Listening to a lot of music lately and finding things that resonate.

“I love the broken ones…maybe I see a part of me in them.  The missing piece always trying to fit in.  The shattered heart…” ~Dia.

Read an article the other day attempting to link suicide rates among the elderly to the cutting of funding to Medicaid.  I will reserve judgement because it seemed to me that there are a lot of factors involved and I don’t think it can be traced to one single thing.  The comments on the article saddened me though.  I should know better than to read those, they are almost always shitty, ignorant, heartless and just terrible.

“And in a burst of light that blinded every angel.  As if the sky had blown the heavens into stars.  You felt the gravity of tempered grace” ~Linkin Park.

The other day I saw a pine tree that had frost on one side but the other side didn’t because it was in the sun, it was really cool and I wish I could’ve gotten a picture but I was driving and that’s a no-no.  It has been really cold here the past few days; day before yesterday it didn’t get above 20 degrees even though the sun was shining and the sky was a clear blue.  *sigh* Winter…

“Like a phoenix I will rise again.” ~Pillar.
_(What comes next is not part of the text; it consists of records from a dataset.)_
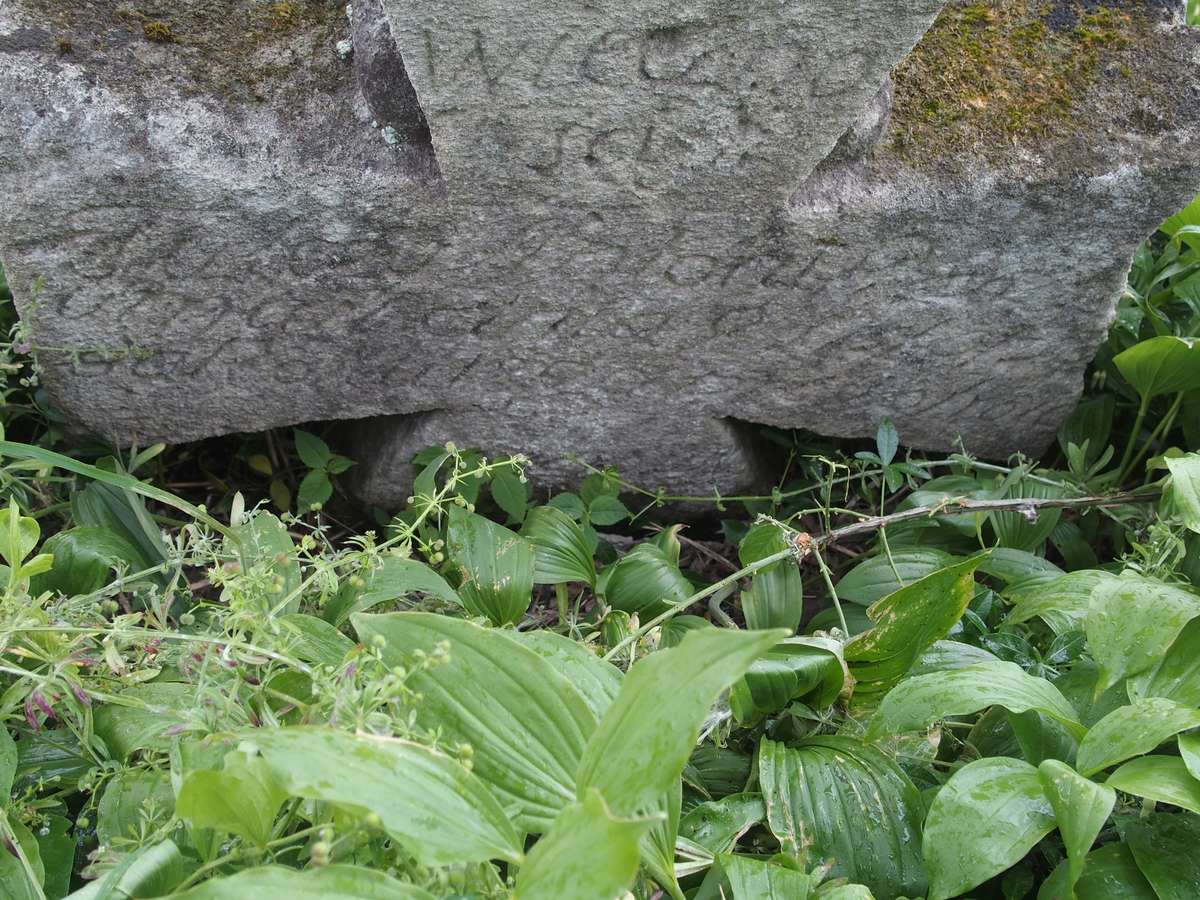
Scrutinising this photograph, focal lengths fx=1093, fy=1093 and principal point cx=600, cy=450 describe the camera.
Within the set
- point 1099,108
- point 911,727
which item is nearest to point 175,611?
point 911,727

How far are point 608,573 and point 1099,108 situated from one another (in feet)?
3.61

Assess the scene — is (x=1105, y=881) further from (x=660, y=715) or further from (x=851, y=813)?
(x=660, y=715)

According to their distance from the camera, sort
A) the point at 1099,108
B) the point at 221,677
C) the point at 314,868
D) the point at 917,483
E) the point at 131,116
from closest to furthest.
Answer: the point at 314,868
the point at 221,677
the point at 131,116
the point at 1099,108
the point at 917,483

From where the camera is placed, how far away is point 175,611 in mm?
1789

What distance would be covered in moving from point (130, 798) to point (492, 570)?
0.62 meters

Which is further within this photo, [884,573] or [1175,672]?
[884,573]

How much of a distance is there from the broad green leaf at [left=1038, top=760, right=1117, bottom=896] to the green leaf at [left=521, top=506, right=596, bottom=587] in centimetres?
80

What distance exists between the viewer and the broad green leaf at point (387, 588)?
150 cm

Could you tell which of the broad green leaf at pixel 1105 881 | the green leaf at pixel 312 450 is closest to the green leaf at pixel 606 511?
the green leaf at pixel 312 450

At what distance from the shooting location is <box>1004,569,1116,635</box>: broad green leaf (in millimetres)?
1613

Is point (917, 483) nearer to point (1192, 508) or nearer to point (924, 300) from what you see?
point (924, 300)

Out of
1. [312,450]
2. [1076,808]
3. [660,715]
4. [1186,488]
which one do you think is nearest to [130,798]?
[660,715]

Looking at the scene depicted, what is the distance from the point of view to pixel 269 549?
4.71ft

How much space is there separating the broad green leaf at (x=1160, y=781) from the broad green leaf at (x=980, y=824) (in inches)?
3.6
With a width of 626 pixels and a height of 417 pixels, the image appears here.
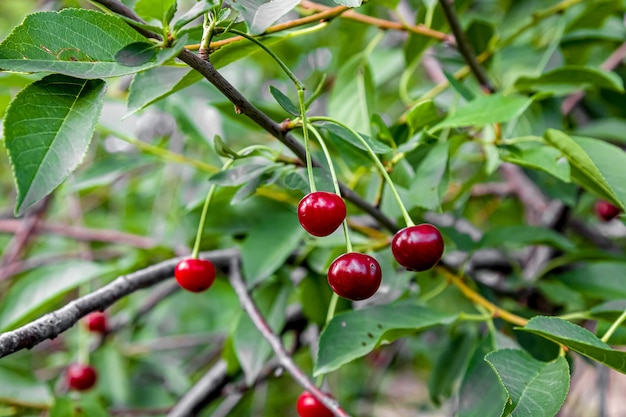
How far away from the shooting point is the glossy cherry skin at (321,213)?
1.69ft

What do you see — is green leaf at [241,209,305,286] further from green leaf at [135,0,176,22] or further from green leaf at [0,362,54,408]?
green leaf at [0,362,54,408]

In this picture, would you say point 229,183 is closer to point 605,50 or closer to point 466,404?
point 466,404

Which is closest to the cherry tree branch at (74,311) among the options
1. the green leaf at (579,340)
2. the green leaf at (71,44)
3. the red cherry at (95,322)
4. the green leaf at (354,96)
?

I’ve finally found a craft that I absolutely love – cross-stitching.  I know, I know cross-stitching that’s like something that little old ladies do right?  Whatever I don’t care, I love it.  It’s relatively easy and when you get done it’s so pretty.  I mean you go from a mess of cross-stitches, half stitches, quarter stitches, french knots and backstitches to a whole beautiful picture; it is amazing.  I’ll try to post some pictures of the things that I made the fam for Christmas after Christmas.  Feel free to remind me.

“…thoughts arrive like butterflies.  Oh, he don’t know, so he chases them away.” ~Pearl Jam.

So my new job is going well; I have discovered that I really like helping people.  Even if it’s something silly like finding someone the ‘perfect’ sweater to go with a pair of jeans I still get a thrill out of that look that people get when you’ve helped in some way.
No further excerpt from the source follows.